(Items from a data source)
= = = = =
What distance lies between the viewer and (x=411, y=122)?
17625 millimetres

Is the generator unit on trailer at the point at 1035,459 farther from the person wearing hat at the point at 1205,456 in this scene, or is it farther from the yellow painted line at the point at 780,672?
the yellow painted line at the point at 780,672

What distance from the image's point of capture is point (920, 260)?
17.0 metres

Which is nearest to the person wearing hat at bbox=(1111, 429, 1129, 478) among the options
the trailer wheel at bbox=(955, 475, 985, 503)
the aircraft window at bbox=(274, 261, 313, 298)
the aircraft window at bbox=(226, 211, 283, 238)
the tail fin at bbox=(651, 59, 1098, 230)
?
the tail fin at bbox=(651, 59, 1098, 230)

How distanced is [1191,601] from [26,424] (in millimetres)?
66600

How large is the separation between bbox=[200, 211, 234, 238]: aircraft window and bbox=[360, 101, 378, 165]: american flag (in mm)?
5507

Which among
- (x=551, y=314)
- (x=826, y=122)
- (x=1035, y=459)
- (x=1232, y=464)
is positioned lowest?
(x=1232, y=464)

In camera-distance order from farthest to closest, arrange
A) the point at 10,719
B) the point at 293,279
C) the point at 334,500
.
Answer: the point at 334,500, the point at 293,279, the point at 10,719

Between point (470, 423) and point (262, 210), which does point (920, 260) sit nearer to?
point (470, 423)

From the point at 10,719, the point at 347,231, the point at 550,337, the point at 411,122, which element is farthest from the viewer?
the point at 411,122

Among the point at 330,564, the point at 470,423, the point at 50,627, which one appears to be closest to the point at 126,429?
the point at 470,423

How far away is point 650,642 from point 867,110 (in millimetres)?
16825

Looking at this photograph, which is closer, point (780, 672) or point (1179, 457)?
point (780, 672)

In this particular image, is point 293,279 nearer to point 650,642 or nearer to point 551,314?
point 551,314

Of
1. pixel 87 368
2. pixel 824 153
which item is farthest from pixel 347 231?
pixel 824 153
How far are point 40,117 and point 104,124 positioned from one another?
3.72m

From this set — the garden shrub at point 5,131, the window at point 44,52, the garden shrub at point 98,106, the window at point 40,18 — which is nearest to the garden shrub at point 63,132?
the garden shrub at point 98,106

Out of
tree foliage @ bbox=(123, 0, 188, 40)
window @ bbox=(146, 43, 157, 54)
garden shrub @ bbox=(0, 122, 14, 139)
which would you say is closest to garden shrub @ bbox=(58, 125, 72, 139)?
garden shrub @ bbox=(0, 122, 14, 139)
= = = = =
**What you should do:** In the records above, return only the line that contains "In this particular" and every line after it through the last, exactly as they appear.

**Answer below:**
In this particular image, is point 293,279 nearer to point 650,642 or nearer to point 551,314?
point 551,314

Of
1. pixel 87 368
2. pixel 824 153
which item is farthest from pixel 347 231?
pixel 824 153
How far are point 40,117 and point 104,124 positioned from one another?
3.72m

From this set — the garden shrub at point 5,131, the window at point 44,52, the garden shrub at point 98,106, the window at point 40,18 — which is nearest to the garden shrub at point 63,132?
the garden shrub at point 98,106

Out of
tree foliage @ bbox=(123, 0, 188, 40)
window @ bbox=(146, 43, 157, 54)
garden shrub @ bbox=(0, 122, 14, 139)
which would you say is closest to garden shrub @ bbox=(58, 125, 72, 139)?
garden shrub @ bbox=(0, 122, 14, 139)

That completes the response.